Bug #38184
osd: recovery does not preserve copy-on-write allocations between object clones after 'rbd revert'
0%
Description
Hi. I've already reported it in issue 36614, but here is a more concrete case.
- Start with a bluestore Ceph cluster
- Create an RBD image
- Fill it with data
- Remember disk space used by the image as X
- Create a snapshot of it
- Immediately revert to it (rbd snap revert)

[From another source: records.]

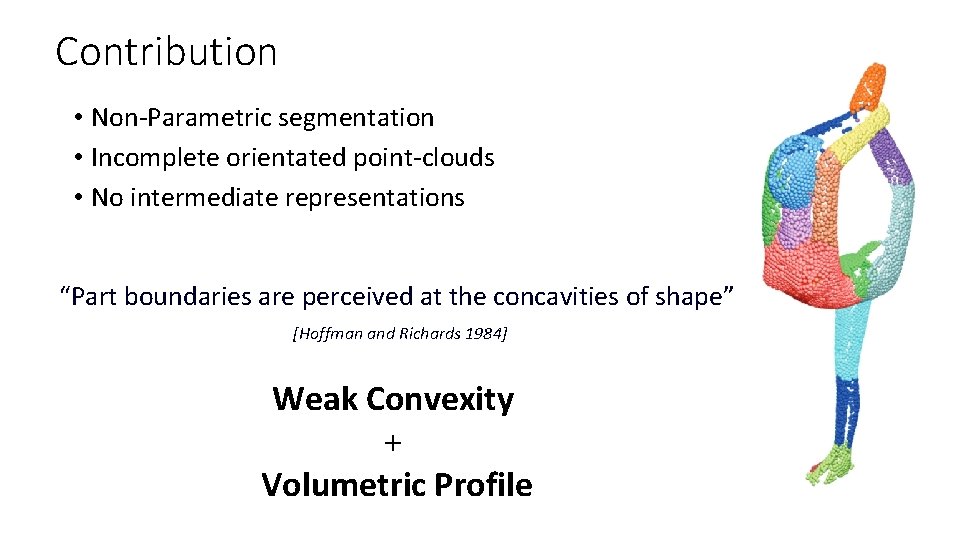 Contribution

• Non-Parametric segmentation
• Incomplete orientated point-clouds
• No intermediate representations

“Part boundaries are perceived at the concavities of shape”

[Hoffman and Richards 1984]

Weak Convexity
+
Volumetric Profile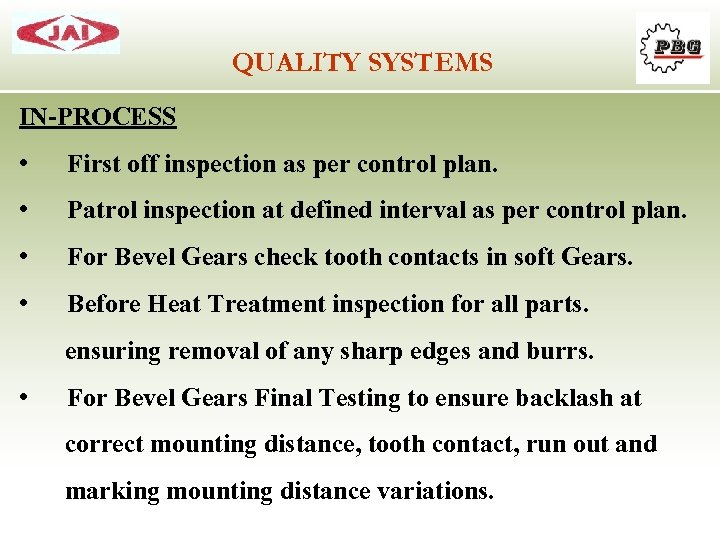 JAI

QUALITY SYSTEMS

PBG

IN-PROCESS

• First off inspection as per control plan.

• Patrol inspection at defined interval as per control plan.

• For Bevel Gears check tooth contacts in soft Gears.

• Before Heat Treatment inspection for all parts. ensuring removal of any sharp edges and burrs.

• For Bevel Gears Final Testing to ensure backlash at correct mounting distance, tooth contact, run out and marking mounting distance variations.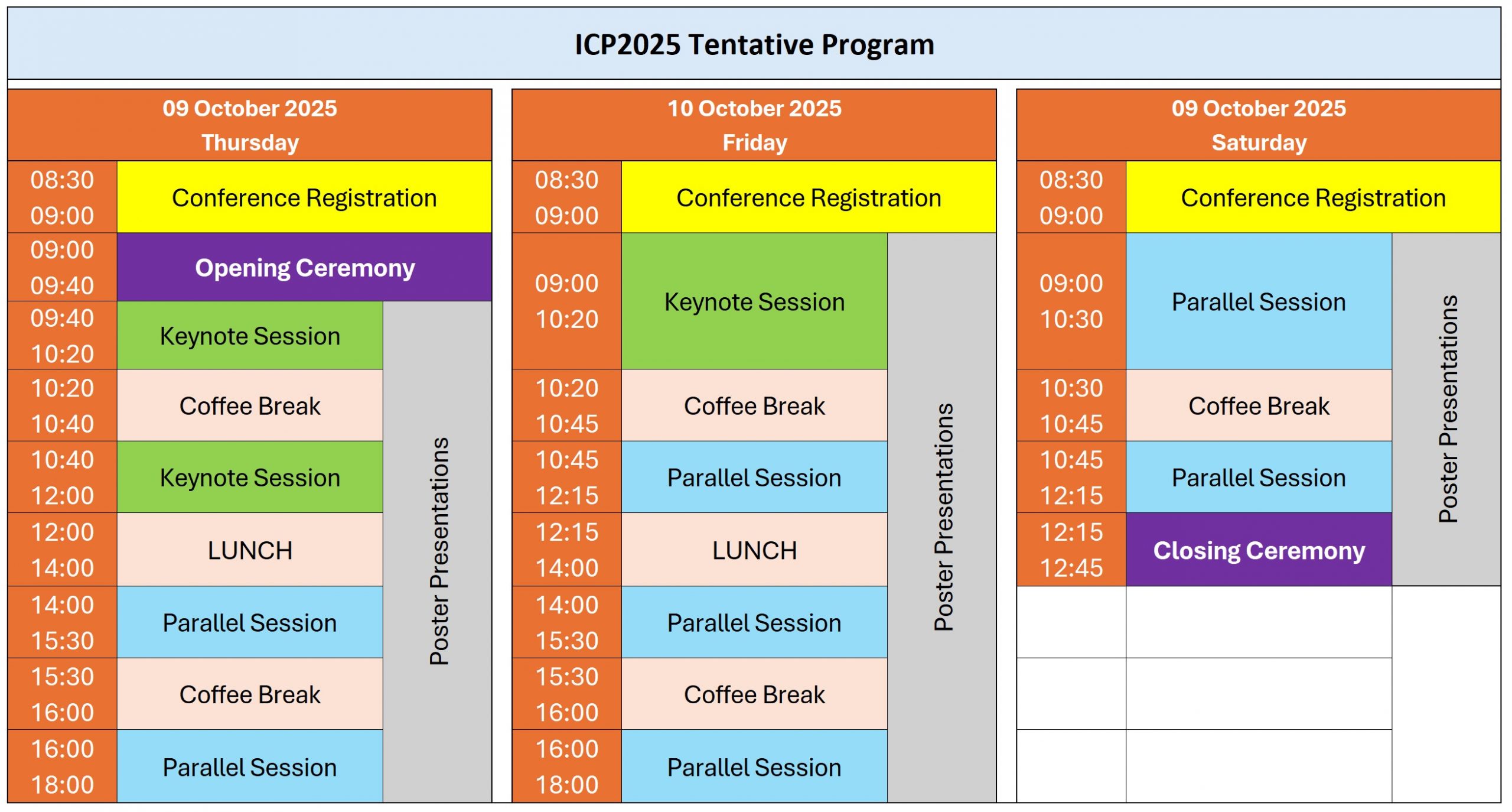 ICP2025 Tentative Program

| 09 October 2025 Thursday | | |
|---|---|---|
| 08:30 09:00 | Conference Registration | |
| 09:00 09:40 | Opening Ceremony | |
| 09:40 10:20 | Keynote Session | Poster Presentations |
| 10:20 10:40 | Coffee Break | |
| 10:40 12:00 | Keynote Session | |
| 12:00 14:00 | LUNCH | |
| 14:00 15:30 | Parallel Session | |
| 15:30 16:00 | Coffee Break | |
| 16:00 18:00 | Parallel Session | |

| 10 October 2025 Friday | | |
|---|---|---|
| 08:30 09:00 | Conference Registration | |
| 09:00 10:20 | Keynote Session | Poster Presentations |
| 10:20 10:45 | Coffee Break | |
| 10:45 12:15 | Parallel Session | |
| 12:15 14:00 | LUNCH | |
| 14:00 15:30 | Parallel Session | |
| 15:30 16:00 | Coffee Break | |
| 16:00 18:00 | Parallel Session | |

| 09 October 2025 Saturday | | |
|---|---|---|
| 08:30 09:00 | Conference Registration | |
| 09:00 10:30 | Parallel Session | Poster Presentations |
| 10:30 10:45 | Coffee Break | |
| 10:45 12:15 | Parallel Session | |
| 12:15 12:45 | Closing Ceremony | |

- After revert finishes you'll see that there was still X space used, but object count in the cluster is doubled
- Trigger a massive rebalance in the cluster
- After rebalance finishes you'll see that the image's objects residing in moved PGs now use 2*X disk space. This is because virtual clones stop being virtual after their data is moved
- Now run rbd snap revert again
- You'll see the space usage drop. This is because "virtual clones" become "virtual" again.

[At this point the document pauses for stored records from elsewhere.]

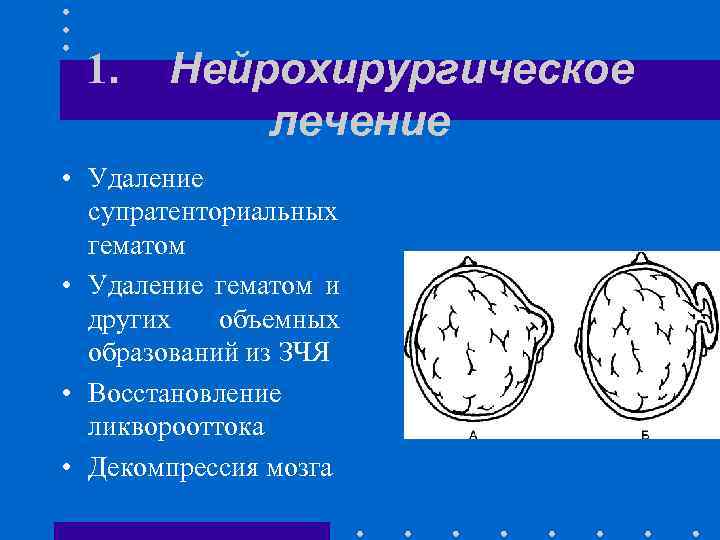 1. Нейрохирургическое лечение

• Удаление супратенториальных гематом
• Удаление гематом и других объемных образований из ЗЧЯ
• Восстановление ликворооттока
• Декомпрессия мозга

А

Б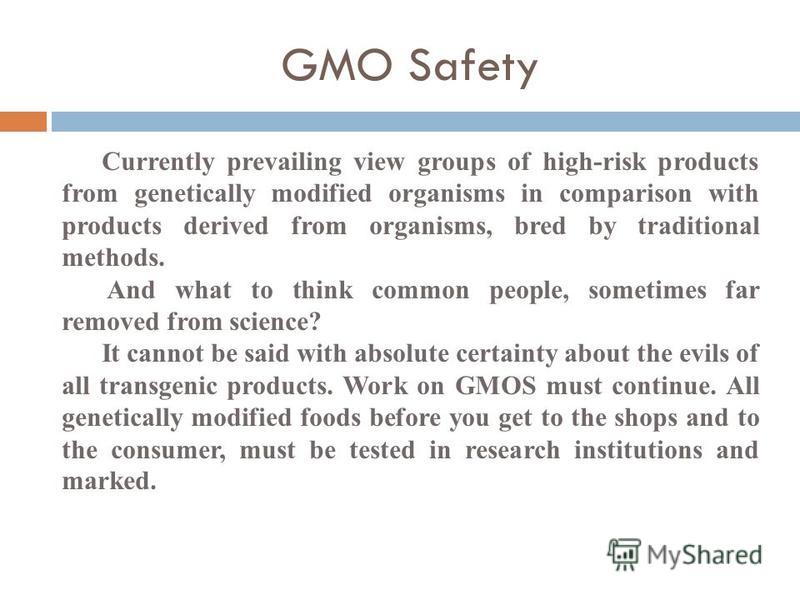 GMO Safety

Currently prevailing view groups of high-risk products from genetically modified organisms in comparison with products derived from organisms, bred by traditional methods.

And what to think common people, sometimes far removed from science?

It cannot be said with absolute certainty about the evils of all transgenic products. Work on GMOS must continue. All genetically modified foods before you get to the shops and to the consumer, must be tested in research institutions and marked.

MyShared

I think it's a bug and should be fixed. It had led to a bad situation in our cluster once, described in issue 36614.
History
#1 Updated by Vitaliy Filippov about 5 years ago
Anyone?
#2 Updated by Sage Weil about 5 years ago
- Project changed from bluestore to RADOS
- Subject changed from Virtual clones break and begin to eat space after rebalancing to osd: recovery does not preserve copy-on-write allocations between object clones after 'rbd revert'
- Status changed from New to 12
This is indeed the current behavior. The OSD isn't clever enough to preserve the shared allocations across recovery. It is a large effort to change this.
#3 Updated by Patrick Donnelly over 4 years ago
- Status changed from 12 to New